Committee Chair Matt Hall (R-Marshall) expressed support for the legislation Tuesday and said he anticipates “we’ll take this up for a vote.”
Yancey said her bill, which is sponsored by 28 other House Democrats, and Posthumus’ legislation would provide some financial relief to struggling families.
In the beginning of the COVID-19 pandemic, constituents grappling with unemployment started calling Yancey’s office and told her they could not afford menstrual products.
“We started buying products and giving them to constituents,” Yancey said in an interview following the hearing. “These products, we know they’re necessary but they’re not always affordable. This [legislation] provides a little relief. It’s a step towards ending period poverty.”
Period poverty refers to the concept that inadequate access to menstrual hygiene products results in people missing work, school and other opportunities “due to the shame, stigma and costs surrounding their periods,” Rep. Padma Kuppa (D-Troy) said during Tuesday’s hearing.
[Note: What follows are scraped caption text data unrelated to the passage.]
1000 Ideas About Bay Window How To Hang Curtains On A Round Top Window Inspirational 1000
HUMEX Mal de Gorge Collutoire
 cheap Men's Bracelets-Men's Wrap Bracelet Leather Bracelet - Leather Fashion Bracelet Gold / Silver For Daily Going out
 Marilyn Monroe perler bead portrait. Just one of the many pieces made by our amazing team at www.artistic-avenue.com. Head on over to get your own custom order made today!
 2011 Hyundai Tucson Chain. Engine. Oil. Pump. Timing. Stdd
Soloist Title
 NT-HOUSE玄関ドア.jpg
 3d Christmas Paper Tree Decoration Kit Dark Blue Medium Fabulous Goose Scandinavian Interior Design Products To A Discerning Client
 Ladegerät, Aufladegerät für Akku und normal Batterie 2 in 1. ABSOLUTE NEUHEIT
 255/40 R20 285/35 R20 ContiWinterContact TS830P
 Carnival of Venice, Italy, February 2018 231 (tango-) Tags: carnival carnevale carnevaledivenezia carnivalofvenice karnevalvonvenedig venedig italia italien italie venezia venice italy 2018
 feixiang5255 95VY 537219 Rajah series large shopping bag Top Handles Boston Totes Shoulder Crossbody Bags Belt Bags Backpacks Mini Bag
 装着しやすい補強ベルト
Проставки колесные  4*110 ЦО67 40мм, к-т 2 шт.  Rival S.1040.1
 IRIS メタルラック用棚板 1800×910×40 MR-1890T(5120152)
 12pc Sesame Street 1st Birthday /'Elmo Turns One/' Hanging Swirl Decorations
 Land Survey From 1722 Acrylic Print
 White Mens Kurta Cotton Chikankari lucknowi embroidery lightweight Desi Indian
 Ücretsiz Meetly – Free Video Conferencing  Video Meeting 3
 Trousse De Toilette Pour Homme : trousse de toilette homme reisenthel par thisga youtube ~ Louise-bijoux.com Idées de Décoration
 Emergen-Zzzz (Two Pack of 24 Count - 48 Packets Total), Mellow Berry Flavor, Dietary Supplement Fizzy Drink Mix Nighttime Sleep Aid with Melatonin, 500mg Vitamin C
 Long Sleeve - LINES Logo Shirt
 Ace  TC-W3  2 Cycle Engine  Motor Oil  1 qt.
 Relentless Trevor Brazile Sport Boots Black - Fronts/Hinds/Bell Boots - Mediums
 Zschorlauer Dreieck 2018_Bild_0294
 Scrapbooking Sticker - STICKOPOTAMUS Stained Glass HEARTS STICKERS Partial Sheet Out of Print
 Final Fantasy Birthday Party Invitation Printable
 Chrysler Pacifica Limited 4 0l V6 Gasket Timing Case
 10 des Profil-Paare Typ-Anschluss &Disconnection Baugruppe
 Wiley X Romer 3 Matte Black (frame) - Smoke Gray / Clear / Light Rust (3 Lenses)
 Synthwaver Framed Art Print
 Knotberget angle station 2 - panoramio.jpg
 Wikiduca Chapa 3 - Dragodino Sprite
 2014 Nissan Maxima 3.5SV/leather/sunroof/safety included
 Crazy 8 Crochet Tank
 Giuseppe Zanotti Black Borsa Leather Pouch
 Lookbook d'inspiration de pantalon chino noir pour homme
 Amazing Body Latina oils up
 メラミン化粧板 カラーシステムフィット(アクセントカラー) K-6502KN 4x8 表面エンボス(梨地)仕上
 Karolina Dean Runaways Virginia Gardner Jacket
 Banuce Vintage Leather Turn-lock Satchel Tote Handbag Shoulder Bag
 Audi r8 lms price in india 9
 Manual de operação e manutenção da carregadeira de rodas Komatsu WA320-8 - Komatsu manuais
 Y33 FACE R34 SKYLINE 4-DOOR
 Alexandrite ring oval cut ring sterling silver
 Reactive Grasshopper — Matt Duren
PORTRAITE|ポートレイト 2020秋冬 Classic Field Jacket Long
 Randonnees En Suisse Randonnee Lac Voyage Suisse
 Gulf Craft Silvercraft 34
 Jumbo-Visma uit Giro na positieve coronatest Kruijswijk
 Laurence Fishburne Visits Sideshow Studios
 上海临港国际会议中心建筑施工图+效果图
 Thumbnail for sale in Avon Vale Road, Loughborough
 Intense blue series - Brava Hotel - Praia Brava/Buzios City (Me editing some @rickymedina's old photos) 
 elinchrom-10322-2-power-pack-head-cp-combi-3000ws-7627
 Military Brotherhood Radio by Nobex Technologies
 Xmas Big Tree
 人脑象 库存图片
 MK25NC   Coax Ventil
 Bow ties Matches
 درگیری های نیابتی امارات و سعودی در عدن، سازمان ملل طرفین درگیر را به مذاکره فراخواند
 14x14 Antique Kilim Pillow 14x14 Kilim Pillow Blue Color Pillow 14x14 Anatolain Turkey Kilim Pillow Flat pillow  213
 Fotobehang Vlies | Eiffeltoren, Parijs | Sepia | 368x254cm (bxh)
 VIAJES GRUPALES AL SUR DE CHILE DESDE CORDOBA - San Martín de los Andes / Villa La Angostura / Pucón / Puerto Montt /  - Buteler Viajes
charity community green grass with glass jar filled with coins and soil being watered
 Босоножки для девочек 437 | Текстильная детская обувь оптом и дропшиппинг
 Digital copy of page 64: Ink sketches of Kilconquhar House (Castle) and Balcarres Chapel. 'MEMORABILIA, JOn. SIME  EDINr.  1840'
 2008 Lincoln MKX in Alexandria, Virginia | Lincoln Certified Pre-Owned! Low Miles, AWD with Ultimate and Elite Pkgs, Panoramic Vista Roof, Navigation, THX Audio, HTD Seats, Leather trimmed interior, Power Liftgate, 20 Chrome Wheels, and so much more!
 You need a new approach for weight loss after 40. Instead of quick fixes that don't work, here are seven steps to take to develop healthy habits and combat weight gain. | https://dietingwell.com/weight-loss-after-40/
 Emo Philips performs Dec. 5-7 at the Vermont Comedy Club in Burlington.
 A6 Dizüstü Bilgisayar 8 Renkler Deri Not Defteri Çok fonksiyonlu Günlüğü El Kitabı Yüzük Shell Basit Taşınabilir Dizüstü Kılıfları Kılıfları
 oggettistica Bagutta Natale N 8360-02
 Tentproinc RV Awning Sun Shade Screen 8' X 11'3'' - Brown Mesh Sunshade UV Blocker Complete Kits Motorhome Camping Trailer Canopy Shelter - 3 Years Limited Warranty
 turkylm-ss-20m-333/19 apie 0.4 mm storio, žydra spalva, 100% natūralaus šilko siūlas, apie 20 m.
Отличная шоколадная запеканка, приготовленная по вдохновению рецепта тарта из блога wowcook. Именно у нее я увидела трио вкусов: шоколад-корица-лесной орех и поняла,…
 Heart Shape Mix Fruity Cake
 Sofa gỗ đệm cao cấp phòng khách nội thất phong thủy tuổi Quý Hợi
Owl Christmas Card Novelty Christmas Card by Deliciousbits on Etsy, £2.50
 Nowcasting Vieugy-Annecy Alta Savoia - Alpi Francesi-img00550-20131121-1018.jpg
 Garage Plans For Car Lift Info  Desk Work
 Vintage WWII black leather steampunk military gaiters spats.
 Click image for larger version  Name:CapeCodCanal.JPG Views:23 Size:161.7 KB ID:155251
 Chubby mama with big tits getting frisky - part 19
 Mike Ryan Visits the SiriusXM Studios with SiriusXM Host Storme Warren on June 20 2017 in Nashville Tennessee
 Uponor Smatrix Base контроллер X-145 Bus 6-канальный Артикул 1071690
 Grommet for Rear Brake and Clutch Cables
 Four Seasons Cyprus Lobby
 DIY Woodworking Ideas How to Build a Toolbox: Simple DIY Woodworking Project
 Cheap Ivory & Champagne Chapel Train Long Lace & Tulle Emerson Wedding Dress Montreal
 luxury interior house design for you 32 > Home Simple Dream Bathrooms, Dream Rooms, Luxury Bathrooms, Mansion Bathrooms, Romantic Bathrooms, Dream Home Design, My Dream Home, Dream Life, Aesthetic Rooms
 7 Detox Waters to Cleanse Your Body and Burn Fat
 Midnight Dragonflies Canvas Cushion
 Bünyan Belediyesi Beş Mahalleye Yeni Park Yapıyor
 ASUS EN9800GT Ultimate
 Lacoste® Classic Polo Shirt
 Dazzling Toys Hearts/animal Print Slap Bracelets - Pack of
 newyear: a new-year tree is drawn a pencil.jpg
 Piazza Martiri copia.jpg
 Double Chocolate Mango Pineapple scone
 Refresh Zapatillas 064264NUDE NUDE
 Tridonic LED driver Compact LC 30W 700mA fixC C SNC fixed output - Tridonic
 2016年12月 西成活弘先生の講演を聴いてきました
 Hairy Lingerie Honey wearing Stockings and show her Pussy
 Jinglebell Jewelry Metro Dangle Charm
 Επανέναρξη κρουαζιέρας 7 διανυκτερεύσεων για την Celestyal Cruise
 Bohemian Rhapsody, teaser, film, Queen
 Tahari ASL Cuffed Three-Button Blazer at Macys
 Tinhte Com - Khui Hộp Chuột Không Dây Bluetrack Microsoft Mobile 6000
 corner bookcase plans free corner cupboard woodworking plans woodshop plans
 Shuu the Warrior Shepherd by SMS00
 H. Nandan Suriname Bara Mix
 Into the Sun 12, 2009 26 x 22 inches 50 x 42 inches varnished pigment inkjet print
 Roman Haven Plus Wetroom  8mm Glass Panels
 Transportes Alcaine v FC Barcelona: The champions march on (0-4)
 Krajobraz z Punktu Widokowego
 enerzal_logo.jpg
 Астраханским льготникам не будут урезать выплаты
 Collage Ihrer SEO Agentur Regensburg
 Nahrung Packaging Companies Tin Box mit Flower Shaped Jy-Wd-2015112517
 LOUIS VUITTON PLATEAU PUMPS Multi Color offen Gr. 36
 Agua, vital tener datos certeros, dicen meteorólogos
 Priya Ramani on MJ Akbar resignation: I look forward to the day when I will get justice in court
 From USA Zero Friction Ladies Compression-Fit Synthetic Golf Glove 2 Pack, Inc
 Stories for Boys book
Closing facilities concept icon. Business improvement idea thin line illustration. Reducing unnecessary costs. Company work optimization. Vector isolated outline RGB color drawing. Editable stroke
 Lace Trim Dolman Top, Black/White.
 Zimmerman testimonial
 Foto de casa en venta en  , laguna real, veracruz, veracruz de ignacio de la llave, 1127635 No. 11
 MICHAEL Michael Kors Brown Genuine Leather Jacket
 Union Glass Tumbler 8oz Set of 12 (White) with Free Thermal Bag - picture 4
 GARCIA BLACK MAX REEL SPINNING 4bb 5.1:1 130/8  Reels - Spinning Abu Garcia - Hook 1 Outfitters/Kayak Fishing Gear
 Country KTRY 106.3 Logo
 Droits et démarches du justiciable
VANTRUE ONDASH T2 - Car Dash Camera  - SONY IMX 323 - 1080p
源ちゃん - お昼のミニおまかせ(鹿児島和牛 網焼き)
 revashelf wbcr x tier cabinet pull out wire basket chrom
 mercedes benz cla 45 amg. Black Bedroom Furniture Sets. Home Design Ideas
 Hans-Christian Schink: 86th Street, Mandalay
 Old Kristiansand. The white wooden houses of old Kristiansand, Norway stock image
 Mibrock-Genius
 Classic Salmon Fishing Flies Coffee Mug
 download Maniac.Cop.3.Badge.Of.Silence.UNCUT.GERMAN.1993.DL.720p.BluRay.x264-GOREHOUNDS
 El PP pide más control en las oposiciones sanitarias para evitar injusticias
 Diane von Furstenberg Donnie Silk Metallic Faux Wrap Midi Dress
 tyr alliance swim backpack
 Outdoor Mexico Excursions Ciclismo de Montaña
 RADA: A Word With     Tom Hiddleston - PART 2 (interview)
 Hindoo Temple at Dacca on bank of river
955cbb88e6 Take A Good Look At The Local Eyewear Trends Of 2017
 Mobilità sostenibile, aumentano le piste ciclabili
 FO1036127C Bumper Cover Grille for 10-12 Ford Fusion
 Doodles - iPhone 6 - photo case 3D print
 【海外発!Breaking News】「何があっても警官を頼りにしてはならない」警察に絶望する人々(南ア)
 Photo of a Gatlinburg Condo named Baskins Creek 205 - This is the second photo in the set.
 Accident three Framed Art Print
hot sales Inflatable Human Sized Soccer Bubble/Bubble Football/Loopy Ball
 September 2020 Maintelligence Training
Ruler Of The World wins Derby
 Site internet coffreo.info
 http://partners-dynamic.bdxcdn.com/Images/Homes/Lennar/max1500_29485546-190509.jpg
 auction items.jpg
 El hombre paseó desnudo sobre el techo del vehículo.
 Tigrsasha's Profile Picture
“Eliminating these taxes would provide relief for the economically vulnerable, and they could then have the liberty to use their hard-earned dollars for other essentials like food and rent,” said Kuppa, one of the sponsors of House Bill 4270.
The menstrual products would join a long list of other items that are exempt from Michigan’s sales and use tax, including groceries, medical devices, newspapers and nonprofit fundraiser sales.
“We’re not paying sales tax on Band-Aids, so why are we paying sales tax on the ultimate Band-Aid?” Yancey asked.
The legislation comes at a time when there is a pending lawsuit against the state of Michigan for its taxes on menstrual products. In August 2020, Period Equity, an organization of lawyers fighting to end the tampon tax across the country, helped three women — Emily Beggs, Clare Pfeiffer and Wei Ho — file a lawsuit in Michigan that argued charging taxes “on the purchase of menstrual products is sex-based discrimination.”
Michigan brings in approximately $7 million from the sales and use tax on menstrual products annually, according to a House Fiscal Agency analysis of the bills from both Yancey and Posthumus. Because the Michigan School Aid Fund (SAF) relies heavily on revenues generated by the sales and use tax, Whitmer included a $5 million appropriation in her 2022 fiscal year budget proposal to reimburse the SAF for any lost revenue from abolishing the tax on menstrual products.
“After combatting a global public health crisis for nearly a year now, it’s more important than ever to make sure people can access the affordable care they need. That’s why in 2021, there is no reason we should still be forcing people who are taking care of their reproductive health to pay more for this necessary care,” Whitmer told the Michigan Advance in a February interview.